| The root of the eventloop issue is not Node-specific. The real underlying issue here is that one CPU core is given too much work while others are more or less idle. Offloading some of the work to another process naturally solves this issue - It doesn't really matter that this other process is a Go program or a Node.js one - Both approaches would have solved the problem. Attributing credit to Go itself for solving the issue is disingenuous. If you ran Go as a single thread, you would also run into similar issues. The main advantage of Go is that it makes it easier to parallelize your code thanks to goroutines and channels (a single source file can encapsulate the logic of multiple concurrent processes). That said, I find that this 'ease of concurrency' makes Go code less readable. In Node.js, it's really easy to identify process boundaries since the child_process module forces you to put code into different files and communicate via loosely coupled IPC channels. Most of the Node.js vs Go arguments are weak. It's surprising that Node.js is still outpacing Go in popularity in spite of all this slander. |
Thats a rather defensive position for node in what is a very rare use case for the language. It's unsurprising Node.js is still outpacing Go, given the large number of JS developers and the fact that Go is pretty much worthless for hosting front end web applications (you won't find your favorite asset pipeline in Go).
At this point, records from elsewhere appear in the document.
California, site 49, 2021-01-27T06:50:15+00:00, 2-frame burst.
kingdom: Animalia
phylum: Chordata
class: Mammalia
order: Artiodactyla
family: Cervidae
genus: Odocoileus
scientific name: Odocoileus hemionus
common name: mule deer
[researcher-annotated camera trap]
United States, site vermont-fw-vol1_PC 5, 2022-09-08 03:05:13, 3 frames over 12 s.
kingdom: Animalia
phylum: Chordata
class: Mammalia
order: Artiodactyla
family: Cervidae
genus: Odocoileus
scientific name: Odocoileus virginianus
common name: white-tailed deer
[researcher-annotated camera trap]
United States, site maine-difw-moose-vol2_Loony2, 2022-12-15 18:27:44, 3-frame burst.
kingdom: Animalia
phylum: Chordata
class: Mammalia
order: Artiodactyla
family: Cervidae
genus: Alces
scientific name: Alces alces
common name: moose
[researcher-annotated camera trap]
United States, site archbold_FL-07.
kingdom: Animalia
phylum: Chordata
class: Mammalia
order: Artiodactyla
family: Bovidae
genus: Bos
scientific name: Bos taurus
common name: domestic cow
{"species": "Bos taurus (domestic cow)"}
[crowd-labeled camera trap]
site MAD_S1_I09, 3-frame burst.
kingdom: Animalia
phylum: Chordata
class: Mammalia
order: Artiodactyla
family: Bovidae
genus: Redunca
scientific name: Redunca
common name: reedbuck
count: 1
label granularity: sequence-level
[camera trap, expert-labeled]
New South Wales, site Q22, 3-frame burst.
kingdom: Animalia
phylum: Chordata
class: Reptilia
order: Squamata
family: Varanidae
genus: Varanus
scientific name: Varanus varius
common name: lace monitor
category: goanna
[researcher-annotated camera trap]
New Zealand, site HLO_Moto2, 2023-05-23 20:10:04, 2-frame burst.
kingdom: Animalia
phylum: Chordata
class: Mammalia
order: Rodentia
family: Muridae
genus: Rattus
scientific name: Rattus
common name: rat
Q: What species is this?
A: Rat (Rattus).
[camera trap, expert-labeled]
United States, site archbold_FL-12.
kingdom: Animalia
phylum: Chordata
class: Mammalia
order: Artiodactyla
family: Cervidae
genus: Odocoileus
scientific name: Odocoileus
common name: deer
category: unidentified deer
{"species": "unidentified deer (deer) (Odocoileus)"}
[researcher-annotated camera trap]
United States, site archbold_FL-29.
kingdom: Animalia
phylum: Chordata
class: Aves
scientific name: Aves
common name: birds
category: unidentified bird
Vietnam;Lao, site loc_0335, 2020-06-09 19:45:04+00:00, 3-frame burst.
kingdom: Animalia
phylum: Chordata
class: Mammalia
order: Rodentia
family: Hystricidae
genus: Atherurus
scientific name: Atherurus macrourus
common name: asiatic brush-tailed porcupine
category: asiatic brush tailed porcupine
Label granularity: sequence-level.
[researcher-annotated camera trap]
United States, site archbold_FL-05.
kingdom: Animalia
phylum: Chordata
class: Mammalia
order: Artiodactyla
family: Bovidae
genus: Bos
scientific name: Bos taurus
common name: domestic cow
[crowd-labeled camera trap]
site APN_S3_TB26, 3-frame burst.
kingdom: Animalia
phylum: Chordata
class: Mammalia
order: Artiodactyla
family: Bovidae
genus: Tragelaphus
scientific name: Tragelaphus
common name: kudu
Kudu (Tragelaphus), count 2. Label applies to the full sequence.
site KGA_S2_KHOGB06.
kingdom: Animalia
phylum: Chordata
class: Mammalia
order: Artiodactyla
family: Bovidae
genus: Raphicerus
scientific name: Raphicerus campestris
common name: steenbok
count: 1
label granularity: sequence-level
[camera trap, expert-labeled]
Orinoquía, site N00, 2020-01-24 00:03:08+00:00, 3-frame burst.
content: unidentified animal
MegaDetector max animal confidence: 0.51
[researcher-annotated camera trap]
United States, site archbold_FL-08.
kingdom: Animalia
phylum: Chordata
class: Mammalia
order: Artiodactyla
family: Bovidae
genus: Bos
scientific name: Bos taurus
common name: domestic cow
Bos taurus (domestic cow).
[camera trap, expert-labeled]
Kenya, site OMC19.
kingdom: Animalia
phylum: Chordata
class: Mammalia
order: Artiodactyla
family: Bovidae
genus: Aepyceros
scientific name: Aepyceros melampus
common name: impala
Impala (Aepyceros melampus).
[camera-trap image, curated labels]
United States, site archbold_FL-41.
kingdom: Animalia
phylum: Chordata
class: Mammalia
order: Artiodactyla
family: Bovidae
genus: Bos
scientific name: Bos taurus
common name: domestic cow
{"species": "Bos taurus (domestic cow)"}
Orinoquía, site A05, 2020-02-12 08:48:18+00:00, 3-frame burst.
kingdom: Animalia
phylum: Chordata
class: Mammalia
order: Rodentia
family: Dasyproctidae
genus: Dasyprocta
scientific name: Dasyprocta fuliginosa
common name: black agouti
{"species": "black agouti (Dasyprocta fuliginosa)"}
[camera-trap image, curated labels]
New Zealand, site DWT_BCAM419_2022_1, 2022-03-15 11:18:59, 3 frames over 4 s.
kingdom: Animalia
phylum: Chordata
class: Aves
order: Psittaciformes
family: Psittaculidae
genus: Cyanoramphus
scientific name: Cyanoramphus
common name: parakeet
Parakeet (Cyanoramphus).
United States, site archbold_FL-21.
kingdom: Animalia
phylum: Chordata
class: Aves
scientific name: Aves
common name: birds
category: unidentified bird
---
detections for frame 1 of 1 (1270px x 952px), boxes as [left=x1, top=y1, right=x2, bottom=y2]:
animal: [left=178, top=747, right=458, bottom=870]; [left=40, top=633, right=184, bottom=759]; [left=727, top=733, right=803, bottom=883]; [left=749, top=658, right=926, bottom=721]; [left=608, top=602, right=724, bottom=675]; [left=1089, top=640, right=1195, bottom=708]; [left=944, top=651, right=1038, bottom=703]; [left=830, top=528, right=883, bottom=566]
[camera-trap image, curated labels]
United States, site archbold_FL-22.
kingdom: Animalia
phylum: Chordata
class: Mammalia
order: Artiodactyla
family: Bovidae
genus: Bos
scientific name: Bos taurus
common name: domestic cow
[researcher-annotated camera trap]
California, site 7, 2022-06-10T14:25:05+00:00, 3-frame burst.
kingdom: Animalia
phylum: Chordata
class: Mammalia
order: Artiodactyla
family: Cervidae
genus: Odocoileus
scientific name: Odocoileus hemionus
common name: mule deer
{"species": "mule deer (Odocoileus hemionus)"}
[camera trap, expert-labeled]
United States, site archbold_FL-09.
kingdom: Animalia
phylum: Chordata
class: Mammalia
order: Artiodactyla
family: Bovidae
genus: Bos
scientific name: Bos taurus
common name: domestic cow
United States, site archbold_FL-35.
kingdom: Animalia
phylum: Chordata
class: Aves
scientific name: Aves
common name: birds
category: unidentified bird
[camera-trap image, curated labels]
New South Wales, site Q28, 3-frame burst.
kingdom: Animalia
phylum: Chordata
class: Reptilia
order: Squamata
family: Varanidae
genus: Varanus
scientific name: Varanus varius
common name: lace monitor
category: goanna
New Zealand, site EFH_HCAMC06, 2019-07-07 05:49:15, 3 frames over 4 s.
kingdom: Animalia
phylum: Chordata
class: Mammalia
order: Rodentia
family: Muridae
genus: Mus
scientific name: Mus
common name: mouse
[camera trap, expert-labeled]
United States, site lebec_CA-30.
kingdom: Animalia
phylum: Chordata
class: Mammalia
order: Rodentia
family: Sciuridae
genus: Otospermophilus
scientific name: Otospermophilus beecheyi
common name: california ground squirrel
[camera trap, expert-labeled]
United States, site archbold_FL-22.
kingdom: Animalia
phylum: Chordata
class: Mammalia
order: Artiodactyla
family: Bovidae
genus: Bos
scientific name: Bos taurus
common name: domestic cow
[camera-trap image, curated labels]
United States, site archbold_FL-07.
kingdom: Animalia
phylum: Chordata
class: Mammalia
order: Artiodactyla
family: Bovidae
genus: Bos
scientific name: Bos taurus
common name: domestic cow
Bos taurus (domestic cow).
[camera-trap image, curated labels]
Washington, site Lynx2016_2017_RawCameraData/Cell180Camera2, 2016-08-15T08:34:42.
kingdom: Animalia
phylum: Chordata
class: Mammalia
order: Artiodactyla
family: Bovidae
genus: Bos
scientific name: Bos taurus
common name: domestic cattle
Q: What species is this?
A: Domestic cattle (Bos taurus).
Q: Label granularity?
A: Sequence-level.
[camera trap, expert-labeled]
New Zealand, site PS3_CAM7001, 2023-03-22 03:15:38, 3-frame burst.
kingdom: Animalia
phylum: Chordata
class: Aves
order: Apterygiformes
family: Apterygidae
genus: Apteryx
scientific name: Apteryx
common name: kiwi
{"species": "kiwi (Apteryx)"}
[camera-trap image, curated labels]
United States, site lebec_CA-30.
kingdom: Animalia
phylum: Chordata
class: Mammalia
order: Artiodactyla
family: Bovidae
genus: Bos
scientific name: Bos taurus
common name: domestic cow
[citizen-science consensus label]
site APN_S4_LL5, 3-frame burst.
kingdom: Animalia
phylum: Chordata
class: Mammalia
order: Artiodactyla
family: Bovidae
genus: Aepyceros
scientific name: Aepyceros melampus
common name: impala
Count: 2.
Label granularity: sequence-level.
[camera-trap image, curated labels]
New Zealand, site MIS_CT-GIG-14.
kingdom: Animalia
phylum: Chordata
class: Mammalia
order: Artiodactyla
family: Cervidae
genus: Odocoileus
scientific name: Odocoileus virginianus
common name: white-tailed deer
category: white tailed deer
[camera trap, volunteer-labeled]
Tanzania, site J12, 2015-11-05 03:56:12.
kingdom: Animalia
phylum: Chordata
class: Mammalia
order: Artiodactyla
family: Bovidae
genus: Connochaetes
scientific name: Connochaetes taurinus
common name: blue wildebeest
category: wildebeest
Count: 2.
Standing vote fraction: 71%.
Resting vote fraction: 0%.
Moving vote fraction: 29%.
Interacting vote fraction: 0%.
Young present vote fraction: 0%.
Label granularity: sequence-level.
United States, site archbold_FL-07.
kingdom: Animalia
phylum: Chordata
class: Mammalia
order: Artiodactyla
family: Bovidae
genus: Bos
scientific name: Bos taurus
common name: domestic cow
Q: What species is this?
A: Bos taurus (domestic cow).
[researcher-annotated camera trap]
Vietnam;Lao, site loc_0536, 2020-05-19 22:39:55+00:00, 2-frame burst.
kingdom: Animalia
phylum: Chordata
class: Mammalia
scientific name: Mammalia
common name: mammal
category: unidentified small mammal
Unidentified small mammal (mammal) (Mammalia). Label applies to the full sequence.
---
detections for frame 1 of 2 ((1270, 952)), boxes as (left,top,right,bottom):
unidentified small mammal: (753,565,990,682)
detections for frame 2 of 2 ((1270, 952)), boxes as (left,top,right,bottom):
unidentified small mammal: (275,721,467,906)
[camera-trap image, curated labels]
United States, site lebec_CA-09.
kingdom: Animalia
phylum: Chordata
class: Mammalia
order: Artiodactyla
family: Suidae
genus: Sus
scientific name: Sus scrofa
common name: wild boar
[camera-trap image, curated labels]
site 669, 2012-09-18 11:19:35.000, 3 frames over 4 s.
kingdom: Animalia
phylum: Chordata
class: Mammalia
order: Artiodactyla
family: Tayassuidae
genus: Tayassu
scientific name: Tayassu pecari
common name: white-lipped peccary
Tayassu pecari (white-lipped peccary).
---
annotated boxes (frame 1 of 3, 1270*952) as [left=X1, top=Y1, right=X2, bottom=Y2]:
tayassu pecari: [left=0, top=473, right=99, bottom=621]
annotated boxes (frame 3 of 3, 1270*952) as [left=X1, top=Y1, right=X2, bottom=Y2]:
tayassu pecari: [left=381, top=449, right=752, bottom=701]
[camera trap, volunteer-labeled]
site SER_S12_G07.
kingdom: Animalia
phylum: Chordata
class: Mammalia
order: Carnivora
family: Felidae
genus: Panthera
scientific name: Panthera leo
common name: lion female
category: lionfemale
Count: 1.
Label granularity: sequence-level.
Its not surprising at all that they switched to a different language for data processing & pipelines, and its still somewhat surprising as that they chose Go, given that most teams in a situation like this would switch to the even more popular JVM/Spark/Storm/Kafka stack.
Finally, your statement that The real underlying issue here is that one CPU core is given too much work while others are more or less idle. isn't accurate - the issue is one thread was has too much work - no modern OS built in the last 20 years would allow a single process to hog all the CPU time unless you explicitly turned off the kernel's scheduling. The root of the eventloop issue, is eventloop specific and its even more Node-specific since the event loop is pretty much the only way to achieve concurrency in node. Other languages (like Go and Java) at least have options for other models of concurrency.
Consider the following - what if both processes got tied up? Do you just start another process? Would it feasible or wise to run 1000 processes (no it wont)? However this is a problem that you won't come across in Go by using goroutines and taking advantage of its scheduler, as you can easily run 1000s of goroutines performantly.
That said - this is a rather narrow use case to make the judgement that one language is better than the other - its just the case that Go is likely better suited for these kind of services.